Q1 = m * L = 0.5 kg * 334 kJ/kg = 167 kJ
The heat energy required to convert the ice to water is 167 kJ.
Next, we calculate the heat energy required to raise the temperature of the water from 0°C to the final temperature. We use the specific heat capacity (c) of water, which represents the amount of heat required to raise the temperature of 1 kg of the substance by 1°C. For water, the specific heat capacity is approximately 4.18 kJ/kg°C.
Q2 = m * c * ΔT
Where:
- Q2 is the heat energy in joules
- m is the mass of the substance in kilograms
- c is the specific heat capacity of the substance
- ΔT is the change in temperature in degrees Celsius
In this case, the change in temperature is the final temperature minus the starting temperature (0°C). Let's assume the final temperature is Tf.

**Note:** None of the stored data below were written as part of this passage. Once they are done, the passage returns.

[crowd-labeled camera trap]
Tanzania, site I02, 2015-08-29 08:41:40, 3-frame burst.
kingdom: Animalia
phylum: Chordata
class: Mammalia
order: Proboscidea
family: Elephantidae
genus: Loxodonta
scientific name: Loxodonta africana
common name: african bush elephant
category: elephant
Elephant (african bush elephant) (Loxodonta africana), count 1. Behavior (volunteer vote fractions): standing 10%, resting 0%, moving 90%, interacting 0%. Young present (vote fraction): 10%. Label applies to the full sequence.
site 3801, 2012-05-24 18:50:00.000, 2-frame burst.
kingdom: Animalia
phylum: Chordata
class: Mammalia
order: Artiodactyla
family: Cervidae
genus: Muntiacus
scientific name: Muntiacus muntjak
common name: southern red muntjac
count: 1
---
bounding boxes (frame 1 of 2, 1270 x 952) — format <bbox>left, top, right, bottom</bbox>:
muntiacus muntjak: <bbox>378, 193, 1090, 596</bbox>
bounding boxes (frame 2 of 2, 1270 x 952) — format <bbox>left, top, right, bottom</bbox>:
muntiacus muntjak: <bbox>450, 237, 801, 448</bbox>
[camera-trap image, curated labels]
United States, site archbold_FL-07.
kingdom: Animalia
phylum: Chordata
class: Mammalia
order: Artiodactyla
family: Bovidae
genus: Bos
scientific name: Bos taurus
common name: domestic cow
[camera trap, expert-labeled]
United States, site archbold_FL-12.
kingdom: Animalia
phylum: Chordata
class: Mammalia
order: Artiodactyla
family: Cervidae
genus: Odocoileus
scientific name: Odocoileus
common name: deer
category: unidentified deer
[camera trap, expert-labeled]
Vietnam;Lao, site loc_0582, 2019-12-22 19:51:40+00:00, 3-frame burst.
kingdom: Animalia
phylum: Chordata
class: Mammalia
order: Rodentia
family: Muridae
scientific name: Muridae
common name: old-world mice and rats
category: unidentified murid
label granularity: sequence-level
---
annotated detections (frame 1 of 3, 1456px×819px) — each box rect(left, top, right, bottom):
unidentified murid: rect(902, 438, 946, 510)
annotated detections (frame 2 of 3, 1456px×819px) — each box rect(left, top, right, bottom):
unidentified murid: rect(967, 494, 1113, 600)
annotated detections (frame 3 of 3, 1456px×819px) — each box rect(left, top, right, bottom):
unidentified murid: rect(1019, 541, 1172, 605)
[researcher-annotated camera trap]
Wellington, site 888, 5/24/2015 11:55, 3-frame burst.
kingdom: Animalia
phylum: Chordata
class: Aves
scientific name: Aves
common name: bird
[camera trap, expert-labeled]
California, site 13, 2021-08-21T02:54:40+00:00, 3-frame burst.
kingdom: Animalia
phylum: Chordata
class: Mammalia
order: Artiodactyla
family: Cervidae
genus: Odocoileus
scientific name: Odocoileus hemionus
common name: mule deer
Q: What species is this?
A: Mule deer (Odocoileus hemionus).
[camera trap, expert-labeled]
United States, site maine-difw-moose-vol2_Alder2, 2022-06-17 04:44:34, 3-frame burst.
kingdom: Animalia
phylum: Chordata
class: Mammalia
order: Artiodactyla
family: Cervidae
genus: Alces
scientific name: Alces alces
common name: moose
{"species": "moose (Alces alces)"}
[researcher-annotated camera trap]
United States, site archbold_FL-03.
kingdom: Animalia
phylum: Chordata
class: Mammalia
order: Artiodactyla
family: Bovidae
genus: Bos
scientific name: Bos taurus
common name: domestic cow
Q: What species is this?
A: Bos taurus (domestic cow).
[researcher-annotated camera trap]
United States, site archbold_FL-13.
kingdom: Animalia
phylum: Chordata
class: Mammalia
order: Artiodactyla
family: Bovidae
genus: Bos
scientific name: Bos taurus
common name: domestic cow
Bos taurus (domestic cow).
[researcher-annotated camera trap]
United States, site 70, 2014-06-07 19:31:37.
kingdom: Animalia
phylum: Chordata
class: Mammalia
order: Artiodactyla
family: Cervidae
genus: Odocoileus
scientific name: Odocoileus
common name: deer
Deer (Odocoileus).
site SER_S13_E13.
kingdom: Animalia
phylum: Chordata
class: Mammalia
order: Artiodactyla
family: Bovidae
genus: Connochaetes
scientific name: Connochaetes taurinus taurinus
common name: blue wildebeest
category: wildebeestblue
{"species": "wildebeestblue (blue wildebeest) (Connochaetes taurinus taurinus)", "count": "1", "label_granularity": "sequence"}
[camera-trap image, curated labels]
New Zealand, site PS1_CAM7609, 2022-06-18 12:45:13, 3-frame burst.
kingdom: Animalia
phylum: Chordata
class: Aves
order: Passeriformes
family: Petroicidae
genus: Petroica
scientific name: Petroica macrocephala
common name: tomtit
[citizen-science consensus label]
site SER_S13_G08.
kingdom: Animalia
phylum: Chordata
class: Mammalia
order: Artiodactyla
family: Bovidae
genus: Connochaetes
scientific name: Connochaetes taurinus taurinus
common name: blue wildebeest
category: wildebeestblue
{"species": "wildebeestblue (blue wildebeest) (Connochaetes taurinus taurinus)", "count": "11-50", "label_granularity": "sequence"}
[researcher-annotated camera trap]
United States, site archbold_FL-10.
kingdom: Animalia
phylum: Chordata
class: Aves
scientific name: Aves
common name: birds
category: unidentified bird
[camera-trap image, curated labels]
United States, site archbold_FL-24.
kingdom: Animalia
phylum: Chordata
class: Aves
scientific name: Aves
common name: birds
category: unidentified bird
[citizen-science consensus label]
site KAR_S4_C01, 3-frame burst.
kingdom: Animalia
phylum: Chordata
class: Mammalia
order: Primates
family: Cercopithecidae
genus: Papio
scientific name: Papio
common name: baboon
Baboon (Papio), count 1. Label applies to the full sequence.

Q2 = 0.5 kg * 4.18 kJ/kg°C * (Tf - 0°C)
Finally, we add up the heats from both processes to find the total heat energy added to the system.
Q total = Q1 + Q2 = 167 kJ + 0.5 kg * 4.18 kJ/kg°C * (Tf - 0°C)
Now, by substituting the known values, we can solve for the final temperature (Tf).
Given:
Q total = 1.9 x 10^2 kJ
1.9 x 10^2 kJ = 167 kJ + 0.5 kg * 4.18 kJ/kg°C * (Tf - 0°C)
Simplifying the equation:
1.9 x 10^2 kJ = 167 kJ + 2.09 kJ/kg°C * Tf
1.9 x 10^2 kJ - 167 kJ = 2.09 kJ/kg°C * Tf
33 x 10^2 kJ = 2.09 kJ/kg°C * Tf
33 x 10^2 kJ / (2.09 kJ/kg°C) = Tf
Tf ≈ 158.37°C
Hence, the final temperature of the system after adding 1.9 x 10^2 kJ of heat will be approximately 158.37°C.